Task objective: What is wanted is every line below from the one with "Pot container garden" up to and including the one with "האזנה למוזיקה משפרת", retyped exactly, pictures excluded, nothing else.

Data supplied:
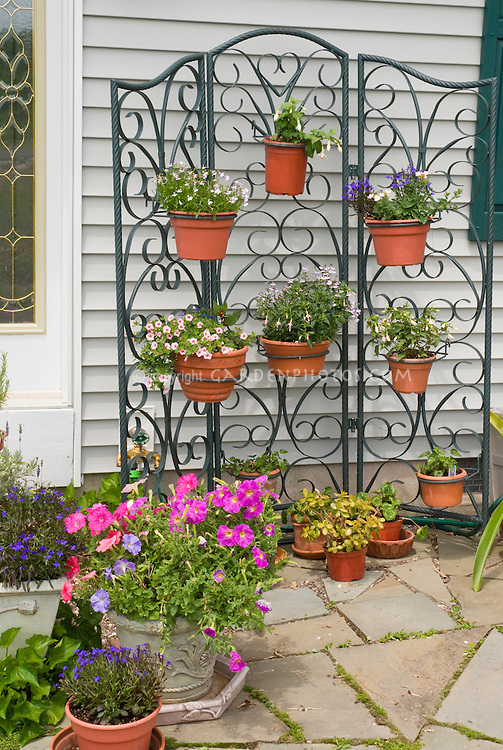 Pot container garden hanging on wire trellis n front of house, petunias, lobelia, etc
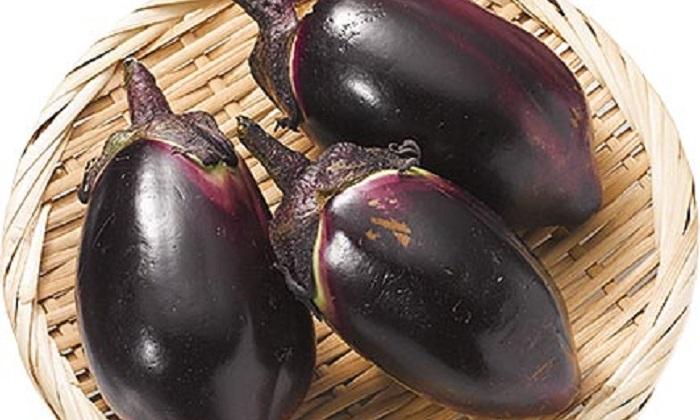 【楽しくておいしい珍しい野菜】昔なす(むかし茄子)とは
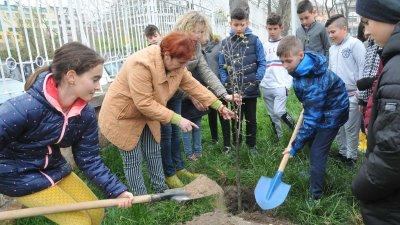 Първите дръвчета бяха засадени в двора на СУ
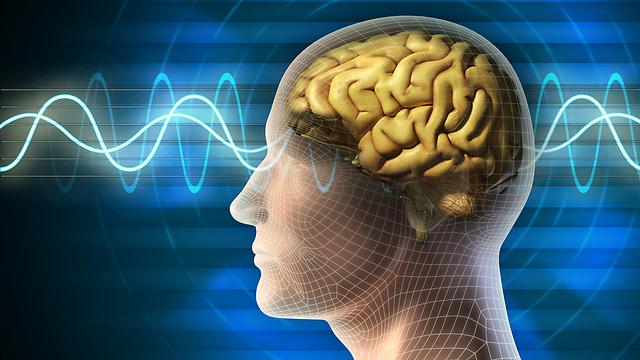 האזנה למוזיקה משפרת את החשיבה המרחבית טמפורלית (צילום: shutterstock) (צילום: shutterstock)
* * *
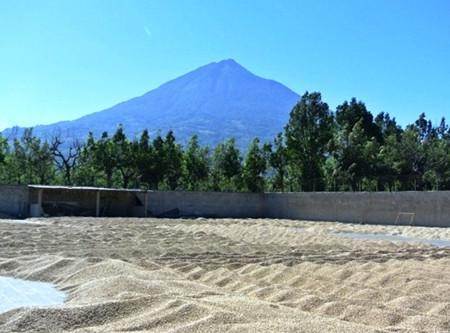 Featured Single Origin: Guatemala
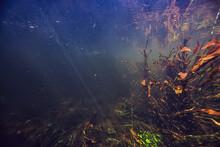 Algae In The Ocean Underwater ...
---
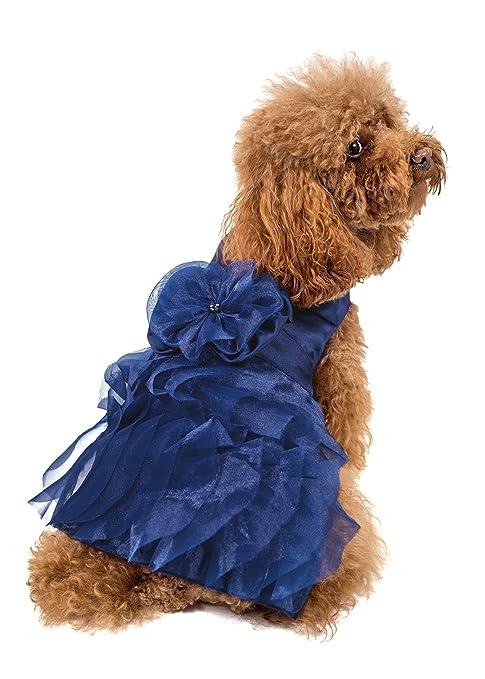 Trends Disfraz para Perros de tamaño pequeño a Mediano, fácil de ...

Task output:
 Pot container garden hanging on wire trellis n front of house, petunias, lobelia, etc
 【楽しくておいしい珍しい野菜】昔なす(むかし茄子)とは
 Първите дръвчета бяха засадени в двора на СУ
 האזנה למוזיקה משפרת את החשיבה המרחבית טמפורלית (צילום: shutterstock) (צילום: shutterstock)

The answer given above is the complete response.